# WHAT TO PRODUCE
Continue the restaurant-etiquette tips below, picking up after their last sentence.

# ARTICLE

----

Unless it’s a life-threatening food allergy, (and even then) they don’t care about WHY you don’t want a specific ingredient, so just ask if your dish can be modified to your liking and then go from there without the self-righteous 5 minute explanation on your philosophical worldview about the hidden shame of factory farming or the tragic plight of the Guatemalan farmer.

I try to avoid chains, even when traveling on the interstate. However, I do agree with the thinking behind your exit location rule (but the same goes for chains as well, maybe even more so).

When practical, I will try to search out a busy local even if it means driving a few miles out of my way. Have I ended up being burnt by this quest, yes. But I’ve also found some real gems as well. Now with I-phones, this quest is made even easier with available maps, directions, listings, and reviews!!!

Don’t base your tip on how good the food tasted. The servers didn’t cook it. Tip well for attentive, friendly service, whether you liked the food or not.

Most chains will still be clueless on how to modify a dish accordingly. If traveling, you’re better off sticking to a listed vegetarian selection or salad.

The ethnicity/cop rule.
If it’s an ethnic restaurant, look for people of that ethnicity - if they won’t eat there you shouldn’t either.

----

# SOURCE EXCERPT
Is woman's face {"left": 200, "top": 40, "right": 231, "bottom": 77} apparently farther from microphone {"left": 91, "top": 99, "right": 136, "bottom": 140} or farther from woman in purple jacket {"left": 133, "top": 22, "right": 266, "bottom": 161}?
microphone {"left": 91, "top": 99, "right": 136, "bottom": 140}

----

# WRITTEN RESPONSE
Look for cops - cops spend a lot of time patrolling an area. If there’s a place with good food at an affordable price, the cops know about it.

The tipping and veggie rules are good, but frankly they’re altruistic–I’m thinking more about rules that lead to eating decent food or avoiding nasty food. I’m totally selfish with my rules. (I trust myself to treat wait staff decently and to tip appropriately: my worry is that other people or their food will suck).

The ethnicity rule is interesting, but it’s failed me spectacularly at least once. When I lived in Chapel Hill, there was a restaurant called El Rodeo. Most of the clientele were Latino. The food was absolutely goddamn disgusting by my standards: incredibly lardy and foul. Ever since, I’ve been wary of the ethnicity idea, because maybe my tastes in food aren’t the same as folks who grew up with a scoop of lard in their beans at every meal, or whatever.

The cop rule is interesting. I’ll have to kep an eye out for that.

flickster, your modification of the Interstate rule is interesting. My problem with it is that a crowded parking lot may mean a long wait, and if I’m driving, I’m probably not willing to take a long wait. However, for folks with different circumstances (e.g., you’re on a road trip just for the sake of being on a road trip), it makes total sense.

Your whim is someone else’s work - keep your demands down to a reasonable level.

We found ourselves at Chili’s, home of the baby back ribs some time back - with - surprise! - a fanatical vegetarian who would not suffer one fleck of bacon on his appetizer. Watching him for 10 minutes ordering something was a trip. I must say, though, the waitress was a real pro. She and veg-o had a long discussion about veggie patties, beans, rice, and various modifications that could be had off-menu. She told us that she had served a party of vegans the week before. She got a nice tip for her pains, believe it.

Always have a Plan B in mind. That way, if the restaurant happens to be out of something, you don’t have to start frantically scanning the menu again looking for something else.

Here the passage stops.